Assigned task 1 - Translate this sentence from the election commentary into Spanish: "Record turnout did not translate to a powerful takeover of the government by Democrats."
Assigned task 2 - Copy the election commentary word for word from "Biden wins. Nothing" to "years of watching.".

Extract provided -
:::
What Happened?
Biden wins. Nothing much changes beyond that. No blue wave. Legislatures stayed almost exactly the same. The U.S. House under Speaker Nancy Pelosi lost seats. More than four million more people voted for Trump after four years of watching.
Republicans will likely control the Senate and Biden will wrestle with Mitch McConnell for a long time over the future of the country.
What happened? Why didn’t Democrats do better? If ever there was a blue wave election, this was it. Record turnout did not translate to a powerful takeover of the government by Democrats. Despite a changing population in their favor, Democrats lost ground underneath the presidency.
Why? Because of socialism, law and order and racism.
Trump is no dummy. He knew how to incite people and play to the fears of their childhood. Most voters in America still think socialism is what made us hide under our desks in case of a Russian attack. Nobody under 50 gets that any more. But for most moderate voters, when they hear that term, they think Joe Stalin. They think you are taking away their doctor. They may not like their insurance company. But they know that insurance company.
They may not like the health care system. But they know it. And Democrats have not yet figured out how to talk about better health care. Obama told us we wouldn’t lose our doctor. But we sorta did lose our doctor. And it’s expensive. And it’s complicated. And we don’t like it.
:::
Supplied entries -
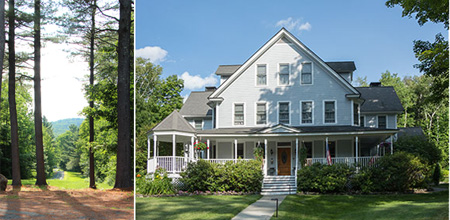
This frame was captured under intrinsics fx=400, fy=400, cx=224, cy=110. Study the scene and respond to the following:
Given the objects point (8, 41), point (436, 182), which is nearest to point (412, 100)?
point (436, 182)

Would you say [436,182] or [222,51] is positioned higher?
[222,51]

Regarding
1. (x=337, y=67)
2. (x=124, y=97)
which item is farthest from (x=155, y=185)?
(x=337, y=67)

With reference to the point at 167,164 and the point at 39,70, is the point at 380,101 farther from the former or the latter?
the point at 39,70

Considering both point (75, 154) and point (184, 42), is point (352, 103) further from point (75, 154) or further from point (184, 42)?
point (75, 154)

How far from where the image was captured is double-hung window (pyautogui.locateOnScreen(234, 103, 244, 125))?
62.9 feet

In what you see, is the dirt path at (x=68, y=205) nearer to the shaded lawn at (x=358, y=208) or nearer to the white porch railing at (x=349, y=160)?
the shaded lawn at (x=358, y=208)

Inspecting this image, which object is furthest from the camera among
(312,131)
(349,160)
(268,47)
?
(268,47)

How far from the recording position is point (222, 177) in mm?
15406

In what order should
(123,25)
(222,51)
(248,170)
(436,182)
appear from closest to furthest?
(123,25)
(248,170)
(436,182)
(222,51)

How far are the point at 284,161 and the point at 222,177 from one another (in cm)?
439

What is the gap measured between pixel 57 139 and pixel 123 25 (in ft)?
43.7

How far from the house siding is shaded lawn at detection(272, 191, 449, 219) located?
5422 millimetres

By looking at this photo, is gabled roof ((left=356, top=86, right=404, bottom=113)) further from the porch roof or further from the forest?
the forest

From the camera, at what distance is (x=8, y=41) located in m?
15.0
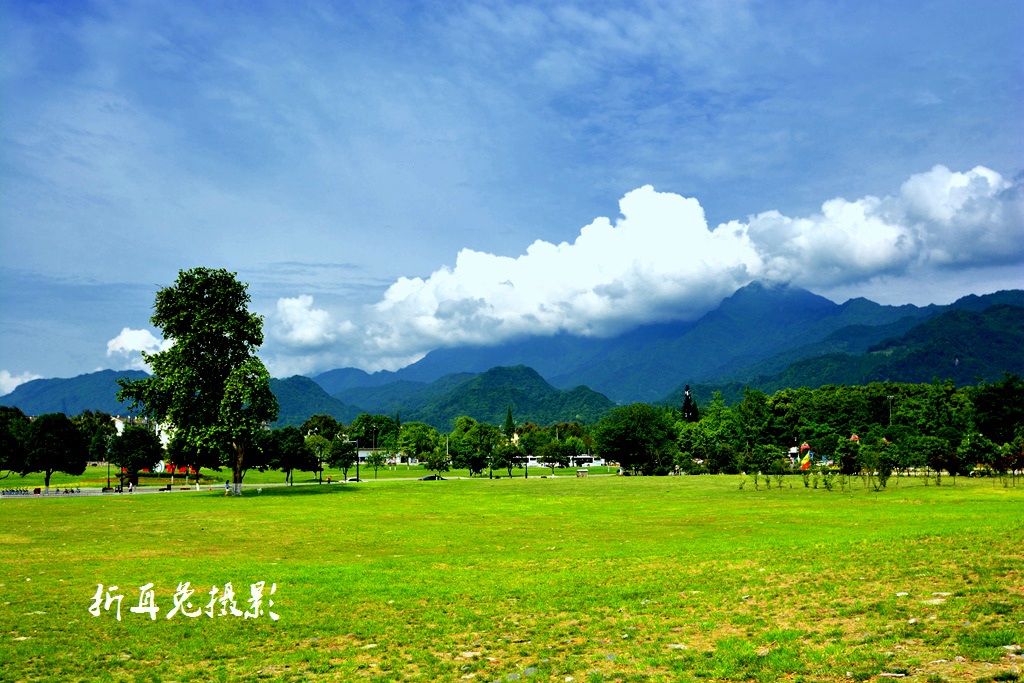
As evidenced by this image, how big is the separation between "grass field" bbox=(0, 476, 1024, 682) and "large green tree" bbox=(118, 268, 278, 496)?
32.4 m

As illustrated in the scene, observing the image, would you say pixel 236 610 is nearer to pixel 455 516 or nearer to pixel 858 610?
pixel 858 610

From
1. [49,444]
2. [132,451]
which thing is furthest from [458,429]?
[49,444]

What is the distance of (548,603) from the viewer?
17.9m

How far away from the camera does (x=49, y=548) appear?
3188 cm

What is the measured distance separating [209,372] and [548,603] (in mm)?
65737

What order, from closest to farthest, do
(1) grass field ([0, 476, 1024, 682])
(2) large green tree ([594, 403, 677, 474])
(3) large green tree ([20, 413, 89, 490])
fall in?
1. (1) grass field ([0, 476, 1024, 682])
2. (3) large green tree ([20, 413, 89, 490])
3. (2) large green tree ([594, 403, 677, 474])

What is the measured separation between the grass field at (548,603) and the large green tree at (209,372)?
32.4m

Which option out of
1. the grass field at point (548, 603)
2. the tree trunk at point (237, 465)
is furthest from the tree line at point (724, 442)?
the grass field at point (548, 603)

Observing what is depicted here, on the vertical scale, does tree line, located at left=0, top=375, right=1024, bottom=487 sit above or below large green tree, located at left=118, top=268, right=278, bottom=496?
below

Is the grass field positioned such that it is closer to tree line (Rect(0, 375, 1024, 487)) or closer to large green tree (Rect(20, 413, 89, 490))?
tree line (Rect(0, 375, 1024, 487))

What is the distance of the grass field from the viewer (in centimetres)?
1257

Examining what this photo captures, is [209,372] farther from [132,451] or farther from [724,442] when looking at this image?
[724,442]

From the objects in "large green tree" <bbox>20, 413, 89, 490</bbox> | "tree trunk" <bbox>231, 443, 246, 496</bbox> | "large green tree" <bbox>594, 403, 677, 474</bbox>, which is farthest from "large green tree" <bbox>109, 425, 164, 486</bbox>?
"large green tree" <bbox>594, 403, 677, 474</bbox>

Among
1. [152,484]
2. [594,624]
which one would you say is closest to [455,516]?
[594,624]
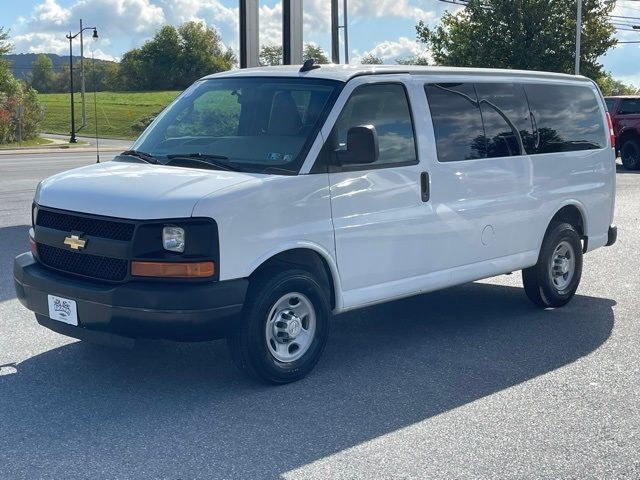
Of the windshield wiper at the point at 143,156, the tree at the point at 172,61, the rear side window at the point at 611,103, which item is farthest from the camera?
the tree at the point at 172,61

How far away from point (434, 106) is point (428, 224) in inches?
35.2

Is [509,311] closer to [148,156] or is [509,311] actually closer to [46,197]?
[148,156]

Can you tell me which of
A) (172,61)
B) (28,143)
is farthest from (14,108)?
(172,61)

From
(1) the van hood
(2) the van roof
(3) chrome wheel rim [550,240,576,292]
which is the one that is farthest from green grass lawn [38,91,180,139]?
(1) the van hood

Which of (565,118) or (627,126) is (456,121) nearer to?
(565,118)

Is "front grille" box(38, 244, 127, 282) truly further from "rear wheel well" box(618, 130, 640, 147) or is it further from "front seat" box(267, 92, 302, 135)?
"rear wheel well" box(618, 130, 640, 147)

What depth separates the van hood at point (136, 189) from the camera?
17.5 ft

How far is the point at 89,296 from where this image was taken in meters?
5.47

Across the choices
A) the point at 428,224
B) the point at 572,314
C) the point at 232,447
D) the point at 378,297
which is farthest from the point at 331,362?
the point at 572,314

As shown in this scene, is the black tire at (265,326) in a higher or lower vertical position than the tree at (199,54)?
lower

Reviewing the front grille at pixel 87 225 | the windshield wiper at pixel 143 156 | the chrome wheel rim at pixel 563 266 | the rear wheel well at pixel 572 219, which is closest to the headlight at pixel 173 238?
the front grille at pixel 87 225

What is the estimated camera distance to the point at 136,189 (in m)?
5.56

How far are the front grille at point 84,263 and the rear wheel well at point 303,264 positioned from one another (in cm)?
79

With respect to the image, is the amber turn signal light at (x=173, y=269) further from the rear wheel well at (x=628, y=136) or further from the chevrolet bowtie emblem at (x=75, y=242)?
the rear wheel well at (x=628, y=136)
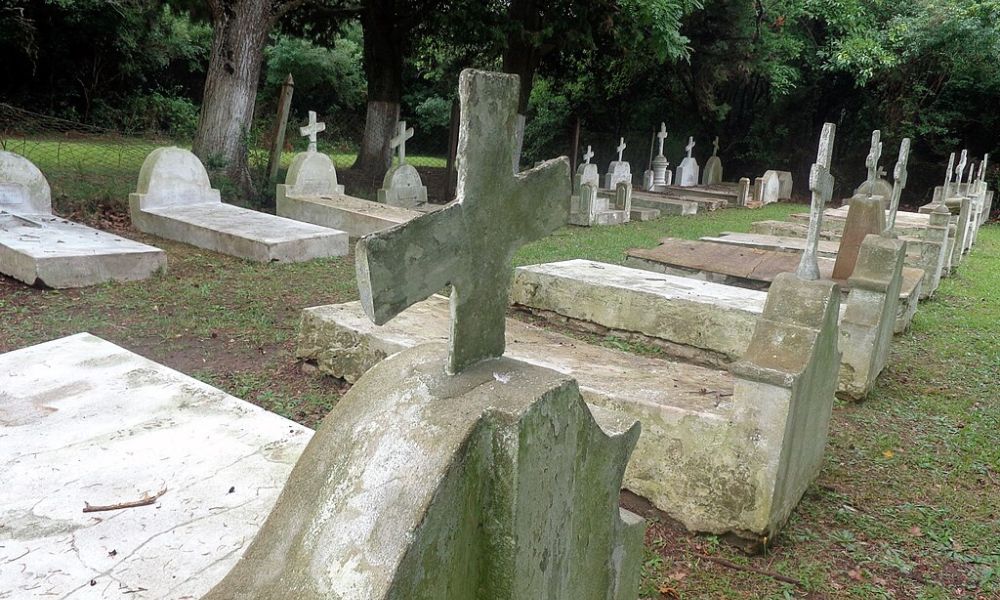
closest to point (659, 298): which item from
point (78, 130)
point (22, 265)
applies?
point (22, 265)

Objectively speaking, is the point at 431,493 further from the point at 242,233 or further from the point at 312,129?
the point at 312,129

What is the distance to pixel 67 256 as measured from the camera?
6.69 meters

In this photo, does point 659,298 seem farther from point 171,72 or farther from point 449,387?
point 171,72

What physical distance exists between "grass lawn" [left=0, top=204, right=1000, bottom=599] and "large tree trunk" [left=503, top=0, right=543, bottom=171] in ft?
20.3

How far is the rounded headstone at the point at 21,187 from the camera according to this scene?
28.1 feet

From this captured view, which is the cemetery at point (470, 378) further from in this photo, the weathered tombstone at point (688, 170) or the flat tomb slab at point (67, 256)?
the weathered tombstone at point (688, 170)

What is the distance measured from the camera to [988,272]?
37.0 feet

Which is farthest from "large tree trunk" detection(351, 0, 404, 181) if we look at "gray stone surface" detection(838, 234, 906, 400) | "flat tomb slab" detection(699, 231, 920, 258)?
"gray stone surface" detection(838, 234, 906, 400)

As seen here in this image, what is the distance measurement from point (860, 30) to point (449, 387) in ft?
65.9

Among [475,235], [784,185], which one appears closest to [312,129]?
[475,235]

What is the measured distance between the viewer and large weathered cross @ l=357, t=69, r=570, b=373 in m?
1.50

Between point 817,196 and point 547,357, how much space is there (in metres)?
1.92

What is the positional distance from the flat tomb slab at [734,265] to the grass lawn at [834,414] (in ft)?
1.55

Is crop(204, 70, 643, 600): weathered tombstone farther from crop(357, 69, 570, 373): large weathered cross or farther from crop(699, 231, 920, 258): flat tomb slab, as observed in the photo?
crop(699, 231, 920, 258): flat tomb slab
:::
Worked solution 1 - La participación récord no se tradujo en una toma contundente del gobierno por parte de los demócratas.

Worked solution 2 -
Biden wins. Nothing much changes beyond that. No blue wave. Legislatures stayed almost exactly the same. The U.S. House under Speaker Nancy Pelosi lost seats. More than four million more people voted for Trump after four years of watching.